#### Extracted material
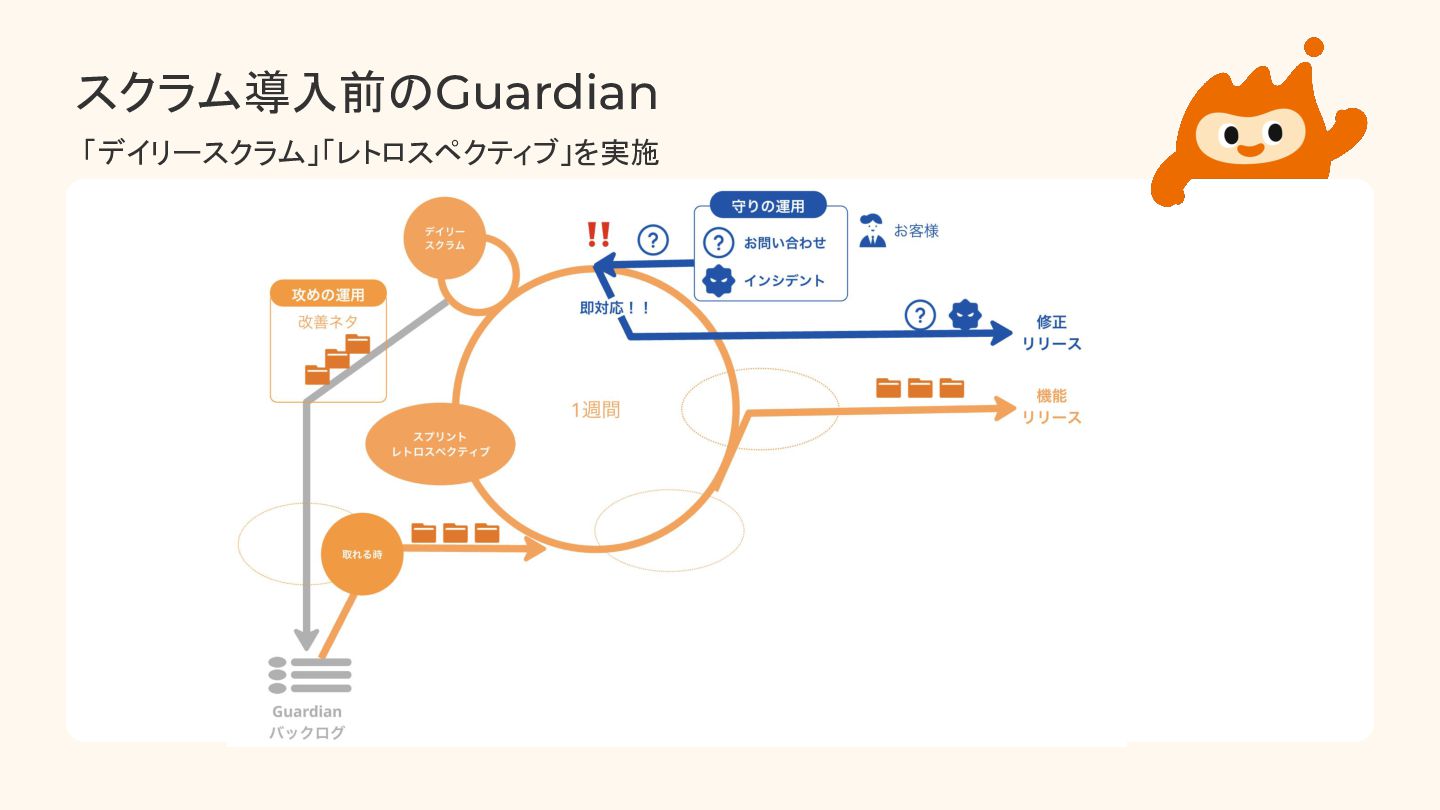 スクラム導入前のGuardian

「デイリースクラム」「レトロスペクティブ」を実施

デイリー
スクラム

攻めの運用
改善ネタ

!!

?

守りの運用
? お問い合わせ
インシデント

お客様

即対応！！

? 

修正
リリース

1週間

機能
リリース

スプリント
レトロスペクティブ

取れる時

Guardian
バックログ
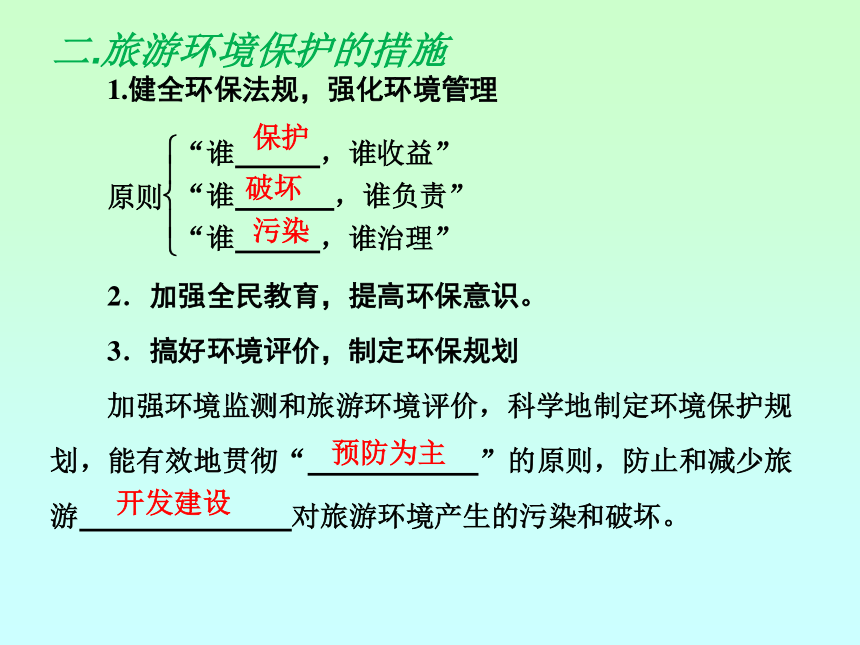 二.旅游环境保护的措施

1.健全环保法规，强化环境管理

原则
“谁保护，谁收益”
“谁破坏，谁负责”
“谁污染，谁治理”

2．加强全民教育，提高环保意识。

3．搞好环境评价，制定环保规划

加强环境监测和旅游环境评价，科学地制定环境保护规划，能有效地贯彻“预防为主”的原则，防止和减少旅游开发建设对旅游环境产生的污染和破坏。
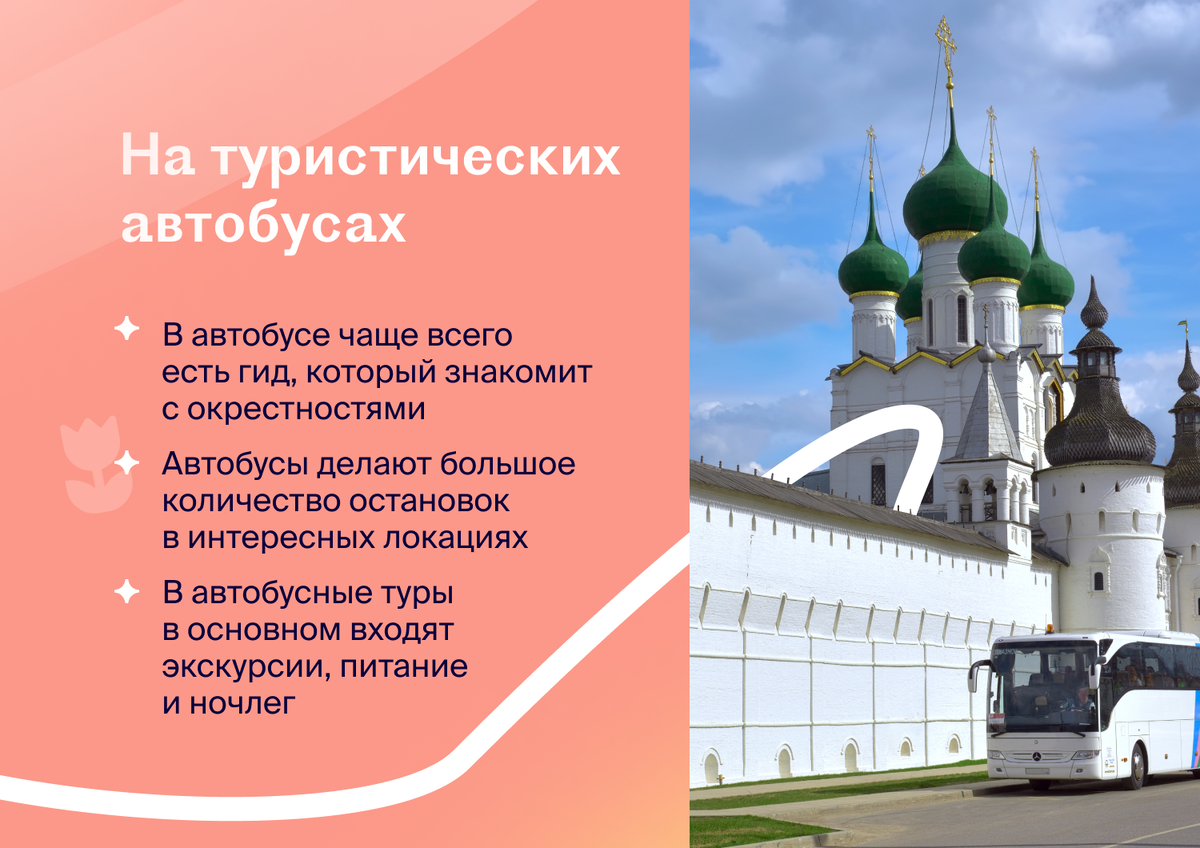 На туристических автобусах

В автобусе чаще всего есть гид, который знакомит с окрестностями

Автобусы делают большое количество остановок в интересных локациях

В автобусные туры в основном входят экскурсии, питание и ночлег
########
■ Task
Write out exactly and only the lines that run from the start of the data above through the line containing "В автобусе чаще", leaving the pictures out.

■ Finished exercise
 スクラム導入前のGuardian

「デイリースクラム」「レトロスペクティブ」を実施

デイリー
スクラム

攻めの運用
改善ネタ

!!

?

守りの運用
? お問い合わせ
インシデント

お客様

即対応！！

? 

修正
リリース

1週間

機能
リリース

スプリント
レトロスペクティブ

取れる時

Guardian
バックログ
 二.旅游环境保护的措施

1.健全环保法规，强化环境管理

原则
“谁保护，谁收益”
“谁破坏，谁负责”
“谁污染，谁治理”

2．加强全民教育，提高环保意识。

3．搞好环境评价，制定环保规划

加强环境监测和旅游环境评价，科学地制定环境保护规划，能有效地贯彻“预防为主”的原则，防止和减少旅游开发建设对旅游环境产生的污染和破坏。
 На туристических автобусах

В автобусе чаще всего есть гид, который знакомит с окрестностями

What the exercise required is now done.